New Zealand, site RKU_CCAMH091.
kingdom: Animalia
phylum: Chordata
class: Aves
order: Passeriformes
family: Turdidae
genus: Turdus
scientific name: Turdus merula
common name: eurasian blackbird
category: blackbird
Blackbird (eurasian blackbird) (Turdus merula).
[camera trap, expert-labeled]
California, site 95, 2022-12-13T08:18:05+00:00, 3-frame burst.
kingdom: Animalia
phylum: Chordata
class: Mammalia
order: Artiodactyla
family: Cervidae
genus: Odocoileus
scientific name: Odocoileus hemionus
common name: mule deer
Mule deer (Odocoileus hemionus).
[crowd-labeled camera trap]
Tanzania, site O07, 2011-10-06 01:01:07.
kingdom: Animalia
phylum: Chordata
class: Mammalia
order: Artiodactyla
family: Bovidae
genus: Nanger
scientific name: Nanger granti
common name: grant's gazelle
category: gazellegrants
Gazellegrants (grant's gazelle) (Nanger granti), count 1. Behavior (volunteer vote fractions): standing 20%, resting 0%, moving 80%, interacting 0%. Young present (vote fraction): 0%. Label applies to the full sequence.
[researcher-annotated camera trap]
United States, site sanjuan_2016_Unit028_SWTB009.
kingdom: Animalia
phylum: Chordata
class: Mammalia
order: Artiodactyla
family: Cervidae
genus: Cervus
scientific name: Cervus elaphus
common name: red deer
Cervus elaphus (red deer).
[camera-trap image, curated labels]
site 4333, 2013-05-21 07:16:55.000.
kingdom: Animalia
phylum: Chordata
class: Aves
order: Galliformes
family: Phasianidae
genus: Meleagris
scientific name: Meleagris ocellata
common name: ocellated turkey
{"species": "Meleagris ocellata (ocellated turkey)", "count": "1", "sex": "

=======

All lines from the one containing "genus: Nanger" through the end of the records, both ends included, are to be quoted exactly; please add nothing else.

genus: Nanger
scientific name: Nanger granti
common name: grant's gazelle
category: gazellegrants
Gazellegrants (grant's gazelle) (Nanger granti), count 1. Behavior (volunteer vote fractions): standing 20%, resting 0%, moving 80%, interacting 0%. Young present (vote fraction): 0%. Label applies to the full sequence.
[researcher-annotated camera trap]
United States, site sanjuan_2016_Unit028_SWTB009.
kingdom: Animalia
phylum: Chordata
class: Mammalia
order: Artiodactyla
family: Cervidae
genus: Cervus
scientific name: Cervus elaphus
common name: red deer
Cervus elaphus (red deer).
[camera-trap image, curated labels]
site 4333, 2013-05-21 07:16:55.000.
kingdom: Animalia
phylum: Chordata
class: Aves
order: Galliformes
family: Phasianidae
genus: Meleagris
scientific name: Meleagris ocellata
common name: ocellated turkey
{"species": "Meleagris ocellata (ocellated turkey)", "count": "1", "sex": "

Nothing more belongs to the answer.